GIVEN TASK: Below are some records; return each one exactly.

---------- SUPPLIED DATA ----------

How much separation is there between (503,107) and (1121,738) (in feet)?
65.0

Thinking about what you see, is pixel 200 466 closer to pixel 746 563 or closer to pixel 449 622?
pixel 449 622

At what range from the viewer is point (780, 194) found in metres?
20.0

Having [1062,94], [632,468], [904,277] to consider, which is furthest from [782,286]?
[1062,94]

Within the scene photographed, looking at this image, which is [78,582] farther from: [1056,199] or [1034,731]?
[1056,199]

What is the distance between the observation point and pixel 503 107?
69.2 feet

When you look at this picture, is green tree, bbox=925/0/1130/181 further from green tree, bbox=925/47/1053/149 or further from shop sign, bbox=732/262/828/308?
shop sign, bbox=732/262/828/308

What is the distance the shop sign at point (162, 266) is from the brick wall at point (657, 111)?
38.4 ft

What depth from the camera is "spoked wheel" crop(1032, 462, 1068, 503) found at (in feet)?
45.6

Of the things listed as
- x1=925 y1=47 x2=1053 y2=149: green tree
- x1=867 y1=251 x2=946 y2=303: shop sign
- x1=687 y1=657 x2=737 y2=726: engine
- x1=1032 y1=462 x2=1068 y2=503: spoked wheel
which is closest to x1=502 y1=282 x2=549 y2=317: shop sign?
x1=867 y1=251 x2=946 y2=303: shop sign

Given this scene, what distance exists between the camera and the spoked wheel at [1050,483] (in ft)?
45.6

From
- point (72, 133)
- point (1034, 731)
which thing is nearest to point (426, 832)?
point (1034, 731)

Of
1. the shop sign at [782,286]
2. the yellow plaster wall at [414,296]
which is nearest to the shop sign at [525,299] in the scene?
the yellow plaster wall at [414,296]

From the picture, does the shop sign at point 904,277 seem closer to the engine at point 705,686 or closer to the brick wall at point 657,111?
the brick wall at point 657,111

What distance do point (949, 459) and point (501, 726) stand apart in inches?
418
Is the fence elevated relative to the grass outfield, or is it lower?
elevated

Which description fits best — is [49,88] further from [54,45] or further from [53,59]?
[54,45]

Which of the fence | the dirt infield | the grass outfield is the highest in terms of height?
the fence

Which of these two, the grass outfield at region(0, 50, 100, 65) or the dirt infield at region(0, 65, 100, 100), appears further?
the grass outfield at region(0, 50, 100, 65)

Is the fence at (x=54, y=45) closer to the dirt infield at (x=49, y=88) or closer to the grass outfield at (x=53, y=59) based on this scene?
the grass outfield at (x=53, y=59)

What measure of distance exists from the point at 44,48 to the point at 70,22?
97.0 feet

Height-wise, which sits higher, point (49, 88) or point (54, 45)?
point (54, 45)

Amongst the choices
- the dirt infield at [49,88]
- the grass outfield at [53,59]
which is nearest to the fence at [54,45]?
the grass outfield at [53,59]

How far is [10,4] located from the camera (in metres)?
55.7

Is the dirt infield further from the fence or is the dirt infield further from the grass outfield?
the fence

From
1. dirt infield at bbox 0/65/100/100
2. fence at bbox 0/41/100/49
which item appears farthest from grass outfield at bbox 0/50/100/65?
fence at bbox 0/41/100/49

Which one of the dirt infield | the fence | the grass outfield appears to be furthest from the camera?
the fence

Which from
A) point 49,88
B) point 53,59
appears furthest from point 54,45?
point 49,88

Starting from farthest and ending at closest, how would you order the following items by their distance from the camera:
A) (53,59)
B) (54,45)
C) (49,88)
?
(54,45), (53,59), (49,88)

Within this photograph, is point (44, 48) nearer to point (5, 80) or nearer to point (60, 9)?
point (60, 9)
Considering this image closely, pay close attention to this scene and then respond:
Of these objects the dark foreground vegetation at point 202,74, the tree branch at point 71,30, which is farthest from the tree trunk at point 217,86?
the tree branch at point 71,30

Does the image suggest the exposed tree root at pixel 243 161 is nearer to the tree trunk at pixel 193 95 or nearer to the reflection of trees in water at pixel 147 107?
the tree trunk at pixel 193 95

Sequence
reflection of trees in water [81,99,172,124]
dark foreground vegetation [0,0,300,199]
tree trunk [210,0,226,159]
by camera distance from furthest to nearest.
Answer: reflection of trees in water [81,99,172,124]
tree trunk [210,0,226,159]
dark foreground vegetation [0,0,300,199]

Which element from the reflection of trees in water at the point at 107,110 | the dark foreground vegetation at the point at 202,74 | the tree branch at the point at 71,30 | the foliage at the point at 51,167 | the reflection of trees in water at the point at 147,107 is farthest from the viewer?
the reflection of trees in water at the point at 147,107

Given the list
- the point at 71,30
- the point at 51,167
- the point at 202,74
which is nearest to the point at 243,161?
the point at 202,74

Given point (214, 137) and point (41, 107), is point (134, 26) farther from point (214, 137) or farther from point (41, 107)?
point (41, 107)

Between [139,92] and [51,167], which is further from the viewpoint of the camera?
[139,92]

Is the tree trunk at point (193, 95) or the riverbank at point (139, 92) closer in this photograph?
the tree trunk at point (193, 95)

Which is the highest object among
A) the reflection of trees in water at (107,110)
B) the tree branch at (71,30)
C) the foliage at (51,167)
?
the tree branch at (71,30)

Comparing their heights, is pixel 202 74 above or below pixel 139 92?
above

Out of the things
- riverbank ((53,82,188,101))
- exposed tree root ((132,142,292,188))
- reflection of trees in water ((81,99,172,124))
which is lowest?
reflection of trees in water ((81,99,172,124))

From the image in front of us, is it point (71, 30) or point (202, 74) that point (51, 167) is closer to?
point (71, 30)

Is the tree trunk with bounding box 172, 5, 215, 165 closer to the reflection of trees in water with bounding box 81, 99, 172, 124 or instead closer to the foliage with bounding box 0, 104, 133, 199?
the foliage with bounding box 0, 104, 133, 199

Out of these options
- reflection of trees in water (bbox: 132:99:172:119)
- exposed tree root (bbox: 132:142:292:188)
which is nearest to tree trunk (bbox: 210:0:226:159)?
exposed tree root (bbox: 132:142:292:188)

----------

FINISHED ANSWER:
How much separation is there between (503,107) and (1121,738) (in feet)?
65.0

Thinking about what you see, is pixel 200 466 closer to pixel 746 563 or closer to pixel 449 622?
pixel 449 622

At what range from the viewer is point (780, 194) found in metres?
20.0

Having [1062,94], [632,468], [904,277] to consider, which is furthest from [782,286]?
[1062,94]

Within the scene photographed, looking at this image, which is [78,582] farther from: [1056,199] or [1034,731]?
[1056,199]

What is the distance between the observation point and pixel 503 107?
69.2 feet

When you look at this picture, is green tree, bbox=925/0/1130/181 further from green tree, bbox=925/47/1053/149 or further from shop sign, bbox=732/262/828/308?
shop sign, bbox=732/262/828/308

What is the distance the shop sign at point (162, 266) is from the brick wall at point (657, 111)?
38.4 ft

What depth from the camera is "spoked wheel" crop(1032, 462, 1068, 503) found at (in feet)?
45.6

Of the things listed as
- x1=925 y1=47 x2=1053 y2=149: green tree
- x1=867 y1=251 x2=946 y2=303: shop sign
- x1=687 y1=657 x2=737 y2=726: engine
- x1=1032 y1=462 x2=1068 y2=503: spoked wheel
which is closest to x1=502 y1=282 x2=549 y2=317: shop sign?
x1=867 y1=251 x2=946 y2=303: shop sign

Given this scene, what distance exists between the camera and the spoked wheel at [1050,483] (in ft)?
45.6

From
- point (72, 133)
- point (1034, 731)
which thing is nearest to point (426, 832)?
point (1034, 731)

Of
1. the shop sign at [782,286]
2. the yellow plaster wall at [414,296]
which is nearest to the shop sign at [525,299] in the scene?
the yellow plaster wall at [414,296]

From the picture, does the shop sign at point 904,277 seem closer to the engine at point 705,686 or closer to the brick wall at point 657,111?
the brick wall at point 657,111

What distance do point (949, 459) and point (501, 726) stand apart in inches?
418
Is the fence elevated relative to the grass outfield, or is it lower?
elevated

Which description fits best — is [49,88] further from [54,45] or further from [53,59]?
[54,45]

Which of the fence | the dirt infield | the grass outfield is the highest in terms of height?
the fence

Which of these two, the grass outfield at region(0, 50, 100, 65) or the dirt infield at region(0, 65, 100, 100), appears further?
the grass outfield at region(0, 50, 100, 65)

Is the fence at (x=54, y=45) closer to the dirt infield at (x=49, y=88) or closer to the grass outfield at (x=53, y=59) based on this scene?
the grass outfield at (x=53, y=59)

What measure of distance exists from the point at 44,48 to the point at 70,22?
97.0 feet

Height-wise, which sits higher, point (49, 88) or point (54, 45)?
point (54, 45)

Amongst the choices
- the dirt infield at [49,88]
- the grass outfield at [53,59]
which is nearest to the fence at [54,45]?
the grass outfield at [53,59]

How far is [10,4] located from the camera (in metres)?
55.7

Is the dirt infield further from the fence or is the dirt infield further from the grass outfield?
the fence

From
1. dirt infield at bbox 0/65/100/100
2. fence at bbox 0/41/100/49
which item appears farthest from grass outfield at bbox 0/50/100/65?
fence at bbox 0/41/100/49

Which one of the dirt infield | the fence | the grass outfield appears to be furthest from the camera?
the fence

Which from
A) point 49,88
B) point 53,59
appears furthest from point 54,45?
point 49,88

Starting from farthest and ending at closest, how would you order the following items by their distance from the camera:
A) (53,59)
B) (54,45)
C) (49,88)
?
(54,45), (53,59), (49,88)

Within this photograph, is point (44, 48) nearer to point (5, 80) or nearer to point (60, 9)?
point (60, 9)
Considering this image closely, pay close attention to this scene and then respond:
Of these objects the dark foreground vegetation at point 202,74, the tree branch at point 71,30, which is farthest from the tree trunk at point 217,86?
the tree branch at point 71,30

Does the image suggest the exposed tree root at pixel 243 161 is nearer to the tree trunk at pixel 193 95 or nearer to the reflection of trees in water at pixel 147 107?
the tree trunk at pixel 193 95

Sequence
reflection of trees in water [81,99,172,124]
dark foreground vegetation [0,0,300,199]
tree trunk [210,0,226,159]
by camera distance from furthest to nearest.
Answer: reflection of trees in water [81,99,172,124]
tree trunk [210,0,226,159]
dark foreground vegetation [0,0,300,199]

Which element from the reflection of trees in water at the point at 107,110 | the dark foreground vegetation at the point at 202,74 | the tree branch at the point at 71,30 | the foliage at the point at 51,167 | the reflection of trees in water at the point at 147,107 is farthest from the viewer?
the reflection of trees in water at the point at 147,107

Given the list
- the point at 71,30
- the point at 51,167
- the point at 202,74
which is nearest to the point at 243,161?
the point at 202,74

Given point (214, 137) and point (41, 107), is point (134, 26) farther from point (214, 137) or farther from point (41, 107)?
point (41, 107)

Between [139,92] and [51,167], which is further from the viewpoint of the camera?
[139,92]

Is the tree trunk at point (193, 95) or the riverbank at point (139, 92) closer in this photograph?
the tree trunk at point (193, 95)

Which is the highest object among
A) the reflection of trees in water at (107,110)
B) the tree branch at (71,30)
C) the foliage at (51,167)
?
the tree branch at (71,30)

Comparing their heights, is pixel 202 74 above or below pixel 139 92?
above

Out of the things
- riverbank ((53,82,188,101))
- exposed tree root ((132,142,292,188))
- reflection of trees in water ((81,99,172,124))
which is lowest?
reflection of trees in water ((81,99,172,124))

From the image in front of us, is it point (71, 30) or point (202, 74) that point (51, 167) is closer to?
point (71, 30)

Is the tree trunk with bounding box 172, 5, 215, 165 closer to the reflection of trees in water with bounding box 81, 99, 172, 124 or instead closer to the foliage with bounding box 0, 104, 133, 199?
the foliage with bounding box 0, 104, 133, 199

Out of these options
- reflection of trees in water (bbox: 132:99:172:119)
- exposed tree root (bbox: 132:142:292:188)
which is nearest to tree trunk (bbox: 210:0:226:159)?
exposed tree root (bbox: 132:142:292:188)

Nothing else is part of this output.